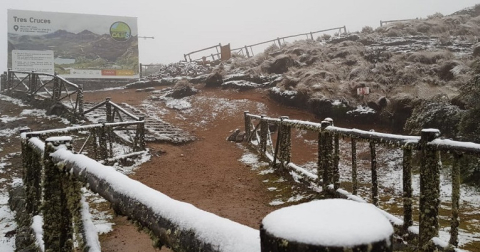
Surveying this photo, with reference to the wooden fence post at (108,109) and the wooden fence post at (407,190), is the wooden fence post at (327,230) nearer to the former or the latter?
the wooden fence post at (407,190)

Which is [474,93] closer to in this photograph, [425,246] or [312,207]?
[425,246]

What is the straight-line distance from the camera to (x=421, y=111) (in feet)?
31.7

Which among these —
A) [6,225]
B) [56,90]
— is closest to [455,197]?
[6,225]

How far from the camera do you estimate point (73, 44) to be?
3088cm

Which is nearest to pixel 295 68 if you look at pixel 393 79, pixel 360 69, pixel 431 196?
pixel 360 69

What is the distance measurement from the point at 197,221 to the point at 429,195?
9.54 feet

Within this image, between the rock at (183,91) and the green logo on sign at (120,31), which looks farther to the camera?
the green logo on sign at (120,31)

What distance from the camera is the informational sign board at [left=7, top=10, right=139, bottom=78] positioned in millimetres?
28453

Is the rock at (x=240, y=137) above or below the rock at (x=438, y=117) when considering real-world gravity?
below

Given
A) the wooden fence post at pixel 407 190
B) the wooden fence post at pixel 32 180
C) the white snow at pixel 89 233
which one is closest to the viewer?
the white snow at pixel 89 233

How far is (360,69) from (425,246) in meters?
15.5

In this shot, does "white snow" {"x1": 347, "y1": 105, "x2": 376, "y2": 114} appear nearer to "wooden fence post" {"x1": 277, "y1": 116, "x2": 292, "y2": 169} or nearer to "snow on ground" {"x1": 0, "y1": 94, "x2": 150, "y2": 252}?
"wooden fence post" {"x1": 277, "y1": 116, "x2": 292, "y2": 169}

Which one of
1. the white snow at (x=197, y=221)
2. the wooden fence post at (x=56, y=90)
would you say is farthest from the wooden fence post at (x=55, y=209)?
the wooden fence post at (x=56, y=90)

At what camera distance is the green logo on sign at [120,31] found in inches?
1282
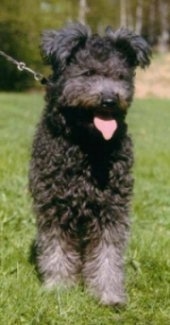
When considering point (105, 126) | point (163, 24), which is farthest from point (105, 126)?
point (163, 24)

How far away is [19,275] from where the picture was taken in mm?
6004

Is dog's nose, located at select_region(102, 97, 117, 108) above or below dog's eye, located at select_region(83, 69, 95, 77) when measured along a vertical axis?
below

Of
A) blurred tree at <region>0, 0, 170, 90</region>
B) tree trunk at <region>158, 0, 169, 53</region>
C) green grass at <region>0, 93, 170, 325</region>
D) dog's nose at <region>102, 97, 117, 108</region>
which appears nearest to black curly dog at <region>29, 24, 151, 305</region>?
dog's nose at <region>102, 97, 117, 108</region>

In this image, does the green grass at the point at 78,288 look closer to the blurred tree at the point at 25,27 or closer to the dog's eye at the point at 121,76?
the dog's eye at the point at 121,76

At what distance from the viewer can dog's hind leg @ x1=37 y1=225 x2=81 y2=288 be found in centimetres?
582

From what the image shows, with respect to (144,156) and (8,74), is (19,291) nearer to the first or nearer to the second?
(144,156)

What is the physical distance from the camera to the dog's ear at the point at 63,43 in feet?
18.0

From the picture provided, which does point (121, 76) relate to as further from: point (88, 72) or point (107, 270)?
point (107, 270)

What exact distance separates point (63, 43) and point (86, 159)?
0.91 m

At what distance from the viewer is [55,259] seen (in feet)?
19.2

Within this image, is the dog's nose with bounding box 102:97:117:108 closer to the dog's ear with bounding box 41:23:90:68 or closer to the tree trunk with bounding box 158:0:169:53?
the dog's ear with bounding box 41:23:90:68

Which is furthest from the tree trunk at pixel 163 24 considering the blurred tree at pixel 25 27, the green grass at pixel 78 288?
the green grass at pixel 78 288

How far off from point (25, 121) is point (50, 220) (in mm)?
16439

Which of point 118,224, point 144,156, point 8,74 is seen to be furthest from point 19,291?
point 8,74
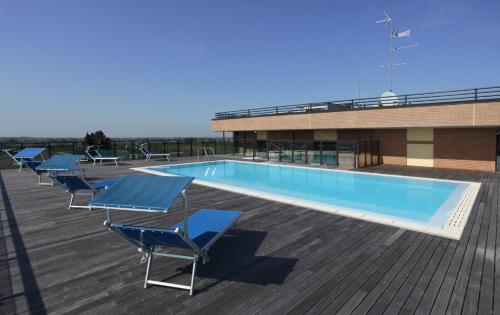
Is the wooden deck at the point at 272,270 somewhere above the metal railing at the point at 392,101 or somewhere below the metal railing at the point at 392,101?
below

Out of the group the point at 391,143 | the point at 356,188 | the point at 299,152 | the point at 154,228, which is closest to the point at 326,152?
the point at 299,152

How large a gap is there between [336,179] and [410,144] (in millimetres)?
6061

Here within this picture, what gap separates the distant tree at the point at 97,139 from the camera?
20016mm

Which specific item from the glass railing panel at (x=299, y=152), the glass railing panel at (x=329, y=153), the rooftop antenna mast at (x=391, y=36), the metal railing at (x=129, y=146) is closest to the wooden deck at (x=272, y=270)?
the glass railing panel at (x=329, y=153)

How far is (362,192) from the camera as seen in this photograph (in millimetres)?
10750

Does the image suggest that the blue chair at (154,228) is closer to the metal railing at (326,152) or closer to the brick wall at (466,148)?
the metal railing at (326,152)

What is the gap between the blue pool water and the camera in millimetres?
7887

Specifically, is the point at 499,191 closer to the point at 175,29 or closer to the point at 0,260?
the point at 0,260

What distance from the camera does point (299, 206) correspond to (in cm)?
682

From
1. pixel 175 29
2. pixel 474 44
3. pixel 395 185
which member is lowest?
pixel 395 185

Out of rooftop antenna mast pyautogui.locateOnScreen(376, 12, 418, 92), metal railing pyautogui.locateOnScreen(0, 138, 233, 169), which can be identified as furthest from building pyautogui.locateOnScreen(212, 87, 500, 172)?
rooftop antenna mast pyautogui.locateOnScreen(376, 12, 418, 92)

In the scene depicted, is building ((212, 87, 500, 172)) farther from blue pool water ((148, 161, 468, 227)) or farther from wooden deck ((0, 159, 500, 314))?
wooden deck ((0, 159, 500, 314))

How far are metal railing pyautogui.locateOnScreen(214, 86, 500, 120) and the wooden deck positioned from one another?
373 inches

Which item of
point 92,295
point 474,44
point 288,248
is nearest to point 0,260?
point 92,295
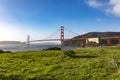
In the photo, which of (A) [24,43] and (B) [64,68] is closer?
(B) [64,68]

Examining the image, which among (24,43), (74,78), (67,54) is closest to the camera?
(74,78)

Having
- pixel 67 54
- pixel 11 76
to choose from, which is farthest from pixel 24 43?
pixel 11 76

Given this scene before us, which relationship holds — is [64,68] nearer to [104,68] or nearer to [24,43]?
[104,68]

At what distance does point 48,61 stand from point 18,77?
4.91 meters

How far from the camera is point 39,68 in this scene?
1559 cm

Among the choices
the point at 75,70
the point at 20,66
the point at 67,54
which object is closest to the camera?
the point at 75,70

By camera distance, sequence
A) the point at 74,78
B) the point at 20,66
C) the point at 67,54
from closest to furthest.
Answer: the point at 74,78 → the point at 20,66 → the point at 67,54

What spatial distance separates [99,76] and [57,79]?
233 centimetres

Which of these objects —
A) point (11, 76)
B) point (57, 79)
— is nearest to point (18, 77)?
point (11, 76)

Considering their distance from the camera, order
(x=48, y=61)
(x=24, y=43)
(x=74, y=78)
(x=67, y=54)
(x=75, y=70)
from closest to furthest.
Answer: (x=74, y=78) → (x=75, y=70) → (x=48, y=61) → (x=67, y=54) → (x=24, y=43)

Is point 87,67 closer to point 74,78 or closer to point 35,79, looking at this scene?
point 74,78

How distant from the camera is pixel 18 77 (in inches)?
534

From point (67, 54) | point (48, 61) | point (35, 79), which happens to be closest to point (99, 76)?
point (35, 79)

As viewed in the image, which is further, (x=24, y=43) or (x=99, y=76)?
(x=24, y=43)
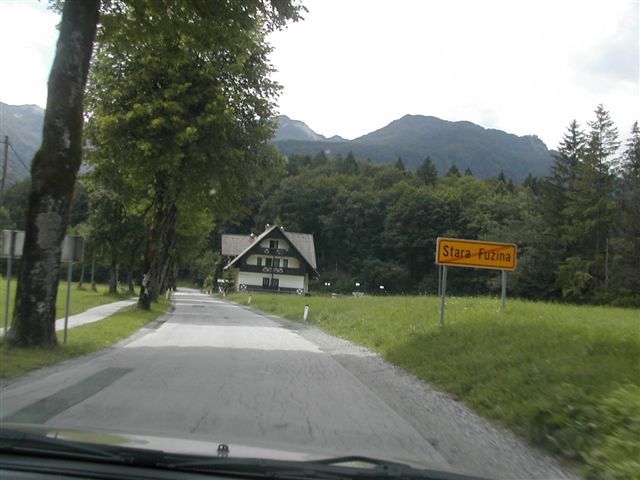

════

• [Exercise]:
Copy out the lines above word for word, starting at the line containing "What distance from the camera does" and ending at the line containing "Answer: (x=74, y=78)", with both of those lines included. Leave out the pictures.

• [Completed exercise]:
What distance from the camera does point (299, 206) correspond to (in cm)?
682

From
1. pixel 175 29
2. pixel 474 44
3. pixel 395 185
which member is lowest?
pixel 395 185

Out of rooftop antenna mast pyautogui.locateOnScreen(376, 12, 418, 92), metal railing pyautogui.locateOnScreen(0, 138, 233, 169), which can be identified as furthest from building pyautogui.locateOnScreen(212, 87, 500, 172)?
rooftop antenna mast pyautogui.locateOnScreen(376, 12, 418, 92)

In the scene depicted, is building ((212, 87, 500, 172)) farther from blue pool water ((148, 161, 468, 227)) or farther from wooden deck ((0, 159, 500, 314))?
wooden deck ((0, 159, 500, 314))

How far are metal railing pyautogui.locateOnScreen(214, 86, 500, 120) and the wooden deck positioned from one another?
373 inches

Which item of
point 92,295
point 474,44
point 288,248
is nearest to point 0,260?
point 92,295
In the photo, which of (A) [24,43] and (B) [64,68] is closer?
(B) [64,68]

Examining the image, which among (24,43), (74,78), (67,54) is closest to the camera?
(74,78)

Having
- pixel 67 54
- pixel 11 76
to choose from, which is farthest from pixel 24 43?
pixel 11 76

Given this scene before us, which relationship holds — is [64,68] nearer to [104,68] or nearer to [24,43]?
[104,68]

At what distance does point 48,61 stand from point 18,77?
4.91 meters

How far from the camera is point 39,68 in this scene?
1559 cm

Among the choices
the point at 75,70
the point at 20,66
the point at 67,54
which object is closest to the camera?
the point at 75,70

By camera distance, sequence
A) the point at 74,78
B) the point at 20,66
C) the point at 67,54
from closest to furthest.
Answer: the point at 74,78 → the point at 20,66 → the point at 67,54

What spatial distance separates [99,76] and [57,79]?
233 centimetres

Which of these objects —
A) point (11, 76)
B) point (57, 79)
— is nearest to point (18, 77)?
point (11, 76)

Considering their distance from the camera, order
(x=48, y=61)
(x=24, y=43)
(x=74, y=78)
(x=67, y=54)
(x=75, y=70)
from closest to furthest.
Answer: (x=74, y=78) → (x=75, y=70) → (x=48, y=61) → (x=67, y=54) → (x=24, y=43)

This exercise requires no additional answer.